Zhuzhou, China’s biggest zinc smelter, is meeting its commitment to cut 50,000 tonnes of refined zinc production this year, sources said - and other smelters in the country could follow suit while raw material concentrates become more expensive and progressively scarcer.
“It has scheduled about 50,000 tonnes of zinc production [cuts] and it looks like it will achieve this target,” a mining source selling into the Chinese market said.
"[Zhuzhou is] the biggest smelter so it's only logical that they have to cut if there is a big shortage of concentrates," a source with knowledge of the cuts told Metal Bulletin
Zhuzhou could not be reached for comment when contacted by Metal Bulletin.

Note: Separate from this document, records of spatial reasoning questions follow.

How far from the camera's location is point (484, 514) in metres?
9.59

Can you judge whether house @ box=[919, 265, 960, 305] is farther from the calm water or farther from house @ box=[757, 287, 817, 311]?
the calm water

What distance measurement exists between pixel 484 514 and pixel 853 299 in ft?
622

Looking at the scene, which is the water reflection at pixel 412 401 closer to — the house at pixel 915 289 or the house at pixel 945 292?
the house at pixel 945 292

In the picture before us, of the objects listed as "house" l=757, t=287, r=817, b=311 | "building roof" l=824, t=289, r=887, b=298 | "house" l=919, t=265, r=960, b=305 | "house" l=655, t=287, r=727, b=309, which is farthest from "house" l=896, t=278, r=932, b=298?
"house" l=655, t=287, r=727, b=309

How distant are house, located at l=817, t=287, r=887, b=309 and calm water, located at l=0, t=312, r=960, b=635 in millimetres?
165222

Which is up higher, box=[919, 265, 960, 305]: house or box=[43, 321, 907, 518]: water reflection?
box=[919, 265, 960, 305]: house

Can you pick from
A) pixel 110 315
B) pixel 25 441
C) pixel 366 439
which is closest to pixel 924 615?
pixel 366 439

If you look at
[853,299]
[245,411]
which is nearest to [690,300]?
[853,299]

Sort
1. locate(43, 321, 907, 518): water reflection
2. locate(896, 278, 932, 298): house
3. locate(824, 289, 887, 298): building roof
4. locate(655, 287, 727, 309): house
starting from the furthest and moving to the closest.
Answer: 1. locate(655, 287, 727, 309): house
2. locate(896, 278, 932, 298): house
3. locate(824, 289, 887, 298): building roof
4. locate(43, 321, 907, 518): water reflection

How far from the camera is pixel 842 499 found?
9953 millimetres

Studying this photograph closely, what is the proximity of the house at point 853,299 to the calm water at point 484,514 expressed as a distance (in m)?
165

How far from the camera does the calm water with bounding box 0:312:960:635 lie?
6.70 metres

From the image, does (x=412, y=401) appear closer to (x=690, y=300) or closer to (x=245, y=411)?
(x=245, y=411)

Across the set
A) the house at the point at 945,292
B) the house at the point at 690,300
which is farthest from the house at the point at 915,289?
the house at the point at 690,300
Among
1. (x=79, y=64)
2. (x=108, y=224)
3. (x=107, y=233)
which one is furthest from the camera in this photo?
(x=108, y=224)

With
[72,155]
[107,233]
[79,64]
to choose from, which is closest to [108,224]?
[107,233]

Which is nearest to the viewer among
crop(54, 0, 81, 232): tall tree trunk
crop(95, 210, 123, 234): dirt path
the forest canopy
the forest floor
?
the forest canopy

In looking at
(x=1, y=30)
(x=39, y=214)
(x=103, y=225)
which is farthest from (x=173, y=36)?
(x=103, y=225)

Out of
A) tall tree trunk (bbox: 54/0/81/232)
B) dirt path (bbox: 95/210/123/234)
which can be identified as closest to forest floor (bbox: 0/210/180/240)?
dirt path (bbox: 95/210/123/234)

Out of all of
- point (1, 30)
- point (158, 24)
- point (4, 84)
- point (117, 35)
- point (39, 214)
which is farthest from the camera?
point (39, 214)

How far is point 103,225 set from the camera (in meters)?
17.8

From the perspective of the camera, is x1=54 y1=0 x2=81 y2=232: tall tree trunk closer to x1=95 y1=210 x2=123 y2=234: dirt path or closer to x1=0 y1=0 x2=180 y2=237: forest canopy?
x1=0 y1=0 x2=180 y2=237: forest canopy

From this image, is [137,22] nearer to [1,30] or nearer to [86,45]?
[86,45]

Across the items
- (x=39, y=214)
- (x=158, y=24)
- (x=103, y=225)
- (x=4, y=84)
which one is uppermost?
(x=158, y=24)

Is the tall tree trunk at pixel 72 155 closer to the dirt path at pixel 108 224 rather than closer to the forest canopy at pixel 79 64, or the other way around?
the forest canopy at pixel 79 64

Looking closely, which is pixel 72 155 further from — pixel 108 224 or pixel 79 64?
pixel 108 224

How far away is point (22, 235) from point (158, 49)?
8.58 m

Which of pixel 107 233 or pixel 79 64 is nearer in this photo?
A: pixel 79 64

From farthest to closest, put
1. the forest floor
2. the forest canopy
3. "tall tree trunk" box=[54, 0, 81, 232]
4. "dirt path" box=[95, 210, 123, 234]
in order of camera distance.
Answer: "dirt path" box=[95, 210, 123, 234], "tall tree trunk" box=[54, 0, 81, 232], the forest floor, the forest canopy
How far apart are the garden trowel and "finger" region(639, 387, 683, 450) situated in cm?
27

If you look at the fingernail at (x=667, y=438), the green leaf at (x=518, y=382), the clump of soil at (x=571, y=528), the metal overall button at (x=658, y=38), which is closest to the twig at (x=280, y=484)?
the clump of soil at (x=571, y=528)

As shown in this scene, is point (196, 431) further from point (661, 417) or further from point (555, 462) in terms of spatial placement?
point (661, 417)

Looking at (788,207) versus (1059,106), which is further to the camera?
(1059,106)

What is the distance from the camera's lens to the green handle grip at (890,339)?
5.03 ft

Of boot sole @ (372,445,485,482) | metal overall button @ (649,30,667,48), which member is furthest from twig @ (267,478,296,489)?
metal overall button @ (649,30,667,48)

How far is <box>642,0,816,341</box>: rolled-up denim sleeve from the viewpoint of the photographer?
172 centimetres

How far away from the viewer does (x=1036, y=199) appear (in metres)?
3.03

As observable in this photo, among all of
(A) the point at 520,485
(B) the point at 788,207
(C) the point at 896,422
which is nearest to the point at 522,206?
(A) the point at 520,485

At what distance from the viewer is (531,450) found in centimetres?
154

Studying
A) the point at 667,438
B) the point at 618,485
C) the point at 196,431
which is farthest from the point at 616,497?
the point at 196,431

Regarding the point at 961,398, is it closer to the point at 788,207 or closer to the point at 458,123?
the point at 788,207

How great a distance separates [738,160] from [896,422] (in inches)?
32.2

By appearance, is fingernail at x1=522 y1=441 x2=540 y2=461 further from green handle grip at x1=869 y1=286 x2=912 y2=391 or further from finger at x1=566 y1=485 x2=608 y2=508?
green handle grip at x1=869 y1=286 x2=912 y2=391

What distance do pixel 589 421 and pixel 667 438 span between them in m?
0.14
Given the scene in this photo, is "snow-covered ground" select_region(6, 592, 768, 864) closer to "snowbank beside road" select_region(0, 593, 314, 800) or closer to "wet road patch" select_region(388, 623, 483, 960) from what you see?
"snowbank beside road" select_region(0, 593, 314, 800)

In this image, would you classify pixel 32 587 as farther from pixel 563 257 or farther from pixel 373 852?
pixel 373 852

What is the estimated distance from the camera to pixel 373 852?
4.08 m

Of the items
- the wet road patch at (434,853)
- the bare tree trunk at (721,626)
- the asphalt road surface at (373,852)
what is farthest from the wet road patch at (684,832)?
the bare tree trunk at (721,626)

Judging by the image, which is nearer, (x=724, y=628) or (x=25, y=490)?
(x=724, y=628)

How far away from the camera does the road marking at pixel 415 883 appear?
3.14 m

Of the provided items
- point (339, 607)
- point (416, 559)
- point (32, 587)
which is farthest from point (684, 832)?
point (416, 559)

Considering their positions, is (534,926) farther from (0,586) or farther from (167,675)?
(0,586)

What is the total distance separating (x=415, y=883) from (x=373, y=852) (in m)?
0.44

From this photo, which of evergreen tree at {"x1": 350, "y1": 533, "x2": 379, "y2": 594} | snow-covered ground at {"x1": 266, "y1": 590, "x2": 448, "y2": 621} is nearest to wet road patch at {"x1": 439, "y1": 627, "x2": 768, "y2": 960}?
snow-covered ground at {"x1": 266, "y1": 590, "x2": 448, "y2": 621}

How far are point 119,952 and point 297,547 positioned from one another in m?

This year’s massive price gains in zinc have tapered off recently, which is indicative of a lack of concentrate availability for spot delivery and which in turn could prompt smelters to implement the production cuts they proposed last year, sources said.
In November 2015, the ten largest Chinese zinc smelters - including Zhuzhou - said they would cut refined zinc output by a combined 500,000 tonnes in 2016, equalling about 3.5% of global production. But these cuts for the most part have not materialised so far.
“Other smelters may also have cut but they do not want to openly discuss it. Metal production cuts will be more obvious in the first quarter of 2017,” the second mining source added.
China’s refined zinc output in January-November 2016 was in fact 1.2% higher year-on-year. A rapid rise in Shanghai Futures Exchange prices has enabled smelters to maintain profitability despite collapsing treatment charges (TCs) for concentrates.
After ending 2015 at 13,440 yuan ($1,935) per tonne, SHFE zinc prices gained 86% to a peak of 25,055 yuan per tonne on November 28.
TCs - the discounts on the zinc price paid to smelters for the cost of processing concentrates into metal - have collapsed to $30-50 per tonne this week from $150-165 in December last year. With the supply of raw material to China drastically reduced, recent tenders for material have been awarded at ever-lower rates.
Still, three-month LME and SHFE prices have declined 13% and 16% respectively from their late-November peaks.
“Smelters in China are unhedged so they have made profits from [price] speculating with free zinc units,” an international zinc concentrates trader said. “When prices are $1,500-1,600 per tonne, most probably they can get it right but when the price is already at $2,800 per tonne the probability of further rises is lower.”
To cut or not to cut?
On December 13 this year, a group of 12 Chinese zinc smelters met to discuss how to combat lower TCs.
“Current treatment charges for zinc concentrate do not cover the smelters’ normal production costs… nevertheless these zinc smelters will maintain their long-established pricing models with mining companies,” the smelters said, laying out a four-point action plan.
But if prevailing market conditions endure, some smelters may be forced to reduce output due to a lack of available raw material, sources said.
“If TCs remain low, I think some smelters in China will cut production,” a Chinese smelter source who attended the meeting said.
“There will be more cuts around Chinese New Year,” a second smelter in China said.
Still, several factors remain in question, primarily whether Chinese domestic mine production will get a boost from improved conditions for miners in the country.
Zinc mine supply in China will grow by 4.9% in 2017 from 2016 while supply outside China will rise 6.6% year-on-year because some mines that were idled in 2015 and 2016 will restart and some new projects will come online, International Lead and Zinc Study Group (ILZSG) director Paul White predicted in November.
Still, it could be a case of short-term pain for long-term gain for Chinese zinc smelters, with expansions at mines such Gamsberg and Dugal River expected to come on-stream. And Glencore’s 500,000 tpy of idled capacity could return at some point.
“Most smelters will suffer to produce [refined] material in the first half of next year… but at some point in the first or second quarters metal stocks will decrease and prices and premiums will go up further,” a second mining source said. “Then Glencore will bring back some cut production.”